Below are entries; copy exactly, and only, the lines from the one containing "In this image, is" through their final line, leaving out pictures.

DATA EXCERPTS>
####################

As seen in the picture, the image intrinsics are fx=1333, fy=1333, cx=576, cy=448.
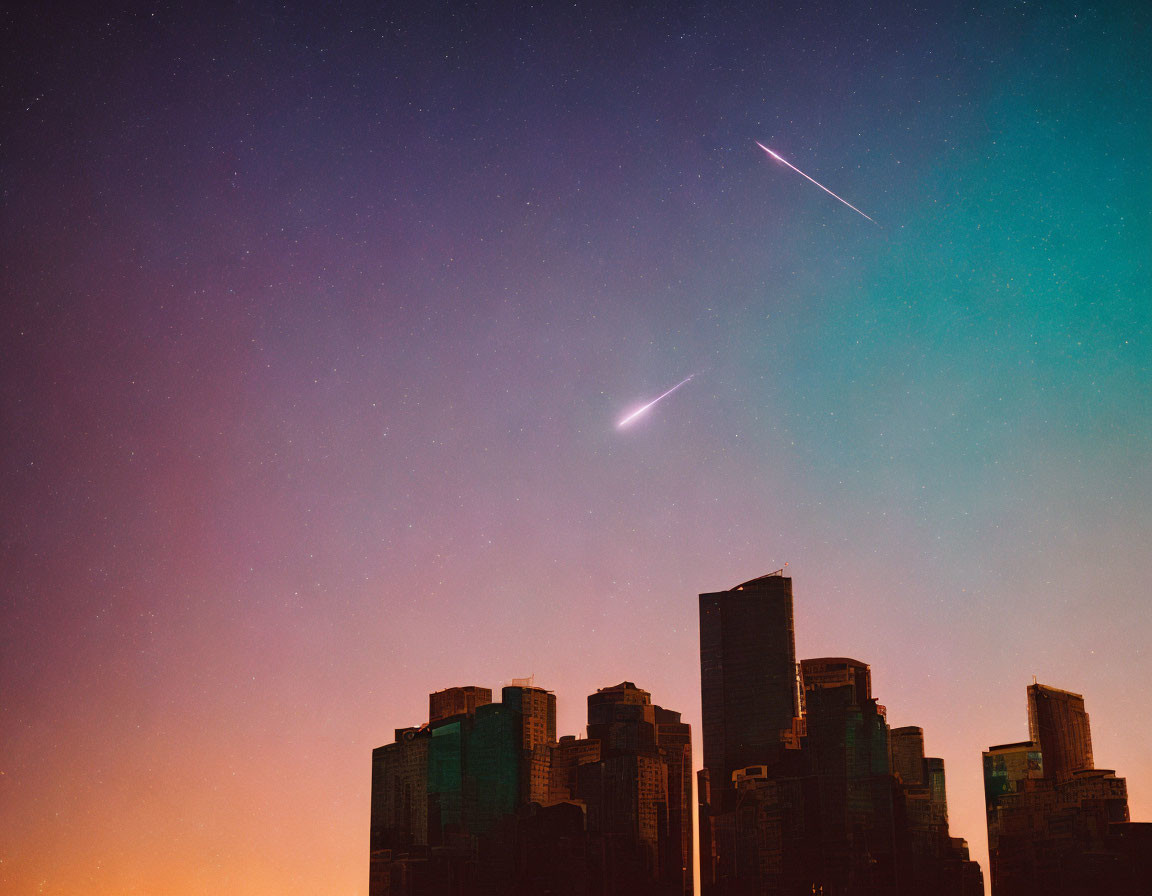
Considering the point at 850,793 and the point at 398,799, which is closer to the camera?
the point at 850,793

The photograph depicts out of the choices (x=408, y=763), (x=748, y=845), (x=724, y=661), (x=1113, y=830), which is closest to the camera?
(x=1113, y=830)

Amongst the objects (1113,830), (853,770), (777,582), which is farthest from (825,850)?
(777,582)

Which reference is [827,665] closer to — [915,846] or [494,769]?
[915,846]

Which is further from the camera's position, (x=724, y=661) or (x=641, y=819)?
(x=724, y=661)

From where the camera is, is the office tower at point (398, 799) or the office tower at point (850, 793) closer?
the office tower at point (850, 793)

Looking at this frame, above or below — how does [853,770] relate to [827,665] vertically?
below

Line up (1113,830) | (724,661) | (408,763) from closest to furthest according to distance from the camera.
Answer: (1113,830) → (408,763) → (724,661)

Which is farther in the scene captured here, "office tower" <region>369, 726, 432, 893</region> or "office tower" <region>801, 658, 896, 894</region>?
"office tower" <region>369, 726, 432, 893</region>

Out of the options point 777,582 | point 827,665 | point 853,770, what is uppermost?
point 777,582
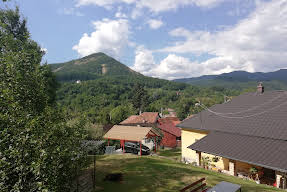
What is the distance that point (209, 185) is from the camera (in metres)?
11.4

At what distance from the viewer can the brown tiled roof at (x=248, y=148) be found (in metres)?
12.6

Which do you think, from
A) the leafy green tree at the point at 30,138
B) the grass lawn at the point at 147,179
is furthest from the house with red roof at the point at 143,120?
the leafy green tree at the point at 30,138

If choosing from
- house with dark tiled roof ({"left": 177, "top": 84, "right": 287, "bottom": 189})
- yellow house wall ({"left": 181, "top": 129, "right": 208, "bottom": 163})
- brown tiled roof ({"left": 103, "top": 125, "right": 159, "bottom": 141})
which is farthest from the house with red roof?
house with dark tiled roof ({"left": 177, "top": 84, "right": 287, "bottom": 189})

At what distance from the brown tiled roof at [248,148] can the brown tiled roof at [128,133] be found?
24.2ft

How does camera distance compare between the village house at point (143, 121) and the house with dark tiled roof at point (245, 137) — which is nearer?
the house with dark tiled roof at point (245, 137)

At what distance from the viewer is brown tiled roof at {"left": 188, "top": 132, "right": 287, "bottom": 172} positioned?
1262 cm

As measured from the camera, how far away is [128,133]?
23781mm

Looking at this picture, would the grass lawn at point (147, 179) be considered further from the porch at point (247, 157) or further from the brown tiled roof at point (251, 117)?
the brown tiled roof at point (251, 117)

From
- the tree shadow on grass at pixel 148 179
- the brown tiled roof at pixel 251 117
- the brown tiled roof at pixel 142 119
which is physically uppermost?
the brown tiled roof at pixel 251 117

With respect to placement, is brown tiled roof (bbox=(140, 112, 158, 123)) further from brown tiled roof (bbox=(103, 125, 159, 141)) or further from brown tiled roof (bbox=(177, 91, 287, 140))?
brown tiled roof (bbox=(177, 91, 287, 140))

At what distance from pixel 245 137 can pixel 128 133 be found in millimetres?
13652

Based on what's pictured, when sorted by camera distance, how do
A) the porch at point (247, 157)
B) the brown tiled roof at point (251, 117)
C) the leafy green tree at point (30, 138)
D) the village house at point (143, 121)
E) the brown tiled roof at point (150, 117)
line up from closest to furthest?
the leafy green tree at point (30, 138) < the porch at point (247, 157) < the brown tiled roof at point (251, 117) < the village house at point (143, 121) < the brown tiled roof at point (150, 117)

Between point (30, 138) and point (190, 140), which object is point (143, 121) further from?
point (30, 138)

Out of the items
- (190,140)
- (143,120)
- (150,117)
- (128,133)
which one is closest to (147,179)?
(190,140)
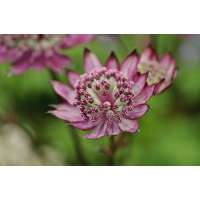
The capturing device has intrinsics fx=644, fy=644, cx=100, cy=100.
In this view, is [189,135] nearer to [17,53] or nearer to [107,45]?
[107,45]

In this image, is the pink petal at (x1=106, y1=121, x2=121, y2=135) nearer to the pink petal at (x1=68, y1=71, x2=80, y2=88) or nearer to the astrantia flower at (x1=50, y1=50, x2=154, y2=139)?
the astrantia flower at (x1=50, y1=50, x2=154, y2=139)

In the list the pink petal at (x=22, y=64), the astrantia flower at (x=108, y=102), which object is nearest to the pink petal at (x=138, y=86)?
the astrantia flower at (x=108, y=102)
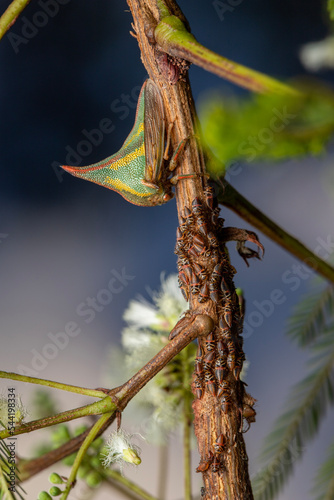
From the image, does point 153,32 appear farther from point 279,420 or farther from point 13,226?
point 13,226

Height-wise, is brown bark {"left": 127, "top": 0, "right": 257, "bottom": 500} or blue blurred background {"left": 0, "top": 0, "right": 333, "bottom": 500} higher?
blue blurred background {"left": 0, "top": 0, "right": 333, "bottom": 500}

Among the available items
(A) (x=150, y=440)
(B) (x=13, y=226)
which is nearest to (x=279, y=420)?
(A) (x=150, y=440)

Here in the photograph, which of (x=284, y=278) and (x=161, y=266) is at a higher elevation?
(x=161, y=266)
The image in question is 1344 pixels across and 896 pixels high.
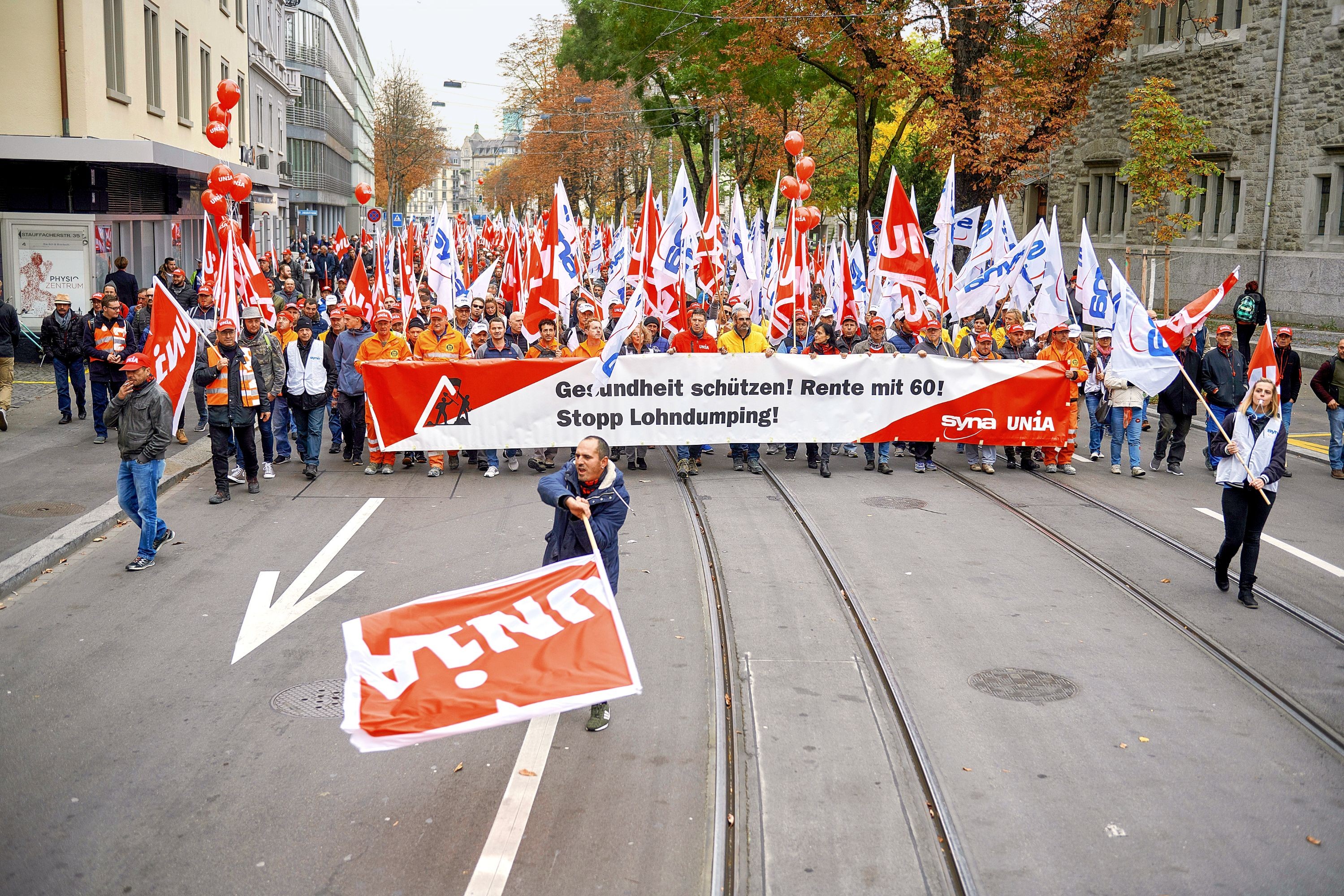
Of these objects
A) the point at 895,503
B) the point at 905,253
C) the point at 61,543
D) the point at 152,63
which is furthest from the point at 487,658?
the point at 152,63

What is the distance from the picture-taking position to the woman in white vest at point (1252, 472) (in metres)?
9.67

####################

ANSWER TO THIS PROBLEM>
In this image, is the pink petal at (x1=106, y1=121, x2=121, y2=135) nearer to the pink petal at (x1=68, y1=71, x2=80, y2=88) or nearer to the astrantia flower at (x1=50, y1=50, x2=154, y2=139)?
the astrantia flower at (x1=50, y1=50, x2=154, y2=139)

In the list the pink petal at (x=22, y=64), the astrantia flower at (x=108, y=102), which object is nearest to the pink petal at (x=138, y=86)?
the astrantia flower at (x=108, y=102)
From the image, does point 153,32 appear farther from point 279,420 or farther from point 13,226?
point 13,226

Height-wise, is brown bark {"left": 127, "top": 0, "right": 257, "bottom": 500} or blue blurred background {"left": 0, "top": 0, "right": 333, "bottom": 500} higher?
blue blurred background {"left": 0, "top": 0, "right": 333, "bottom": 500}

Among the available items
(A) (x=150, y=440)
(B) (x=13, y=226)
which is nearest to (x=279, y=420)?
(A) (x=150, y=440)

Here in the photograph, which of (x=284, y=278) and (x=161, y=266) is at a higher elevation?
(x=161, y=266)
The image in question is 1344 pixels across and 896 pixels high.
Of these objects
A) the point at 895,503
B) the point at 905,253
C) the point at 61,543
D) the point at 152,63
which is furthest from the point at 487,658?
the point at 152,63

What is the distance from the picture-taking position to the woman in white vest at point (1252, 472) (in metres)?
9.67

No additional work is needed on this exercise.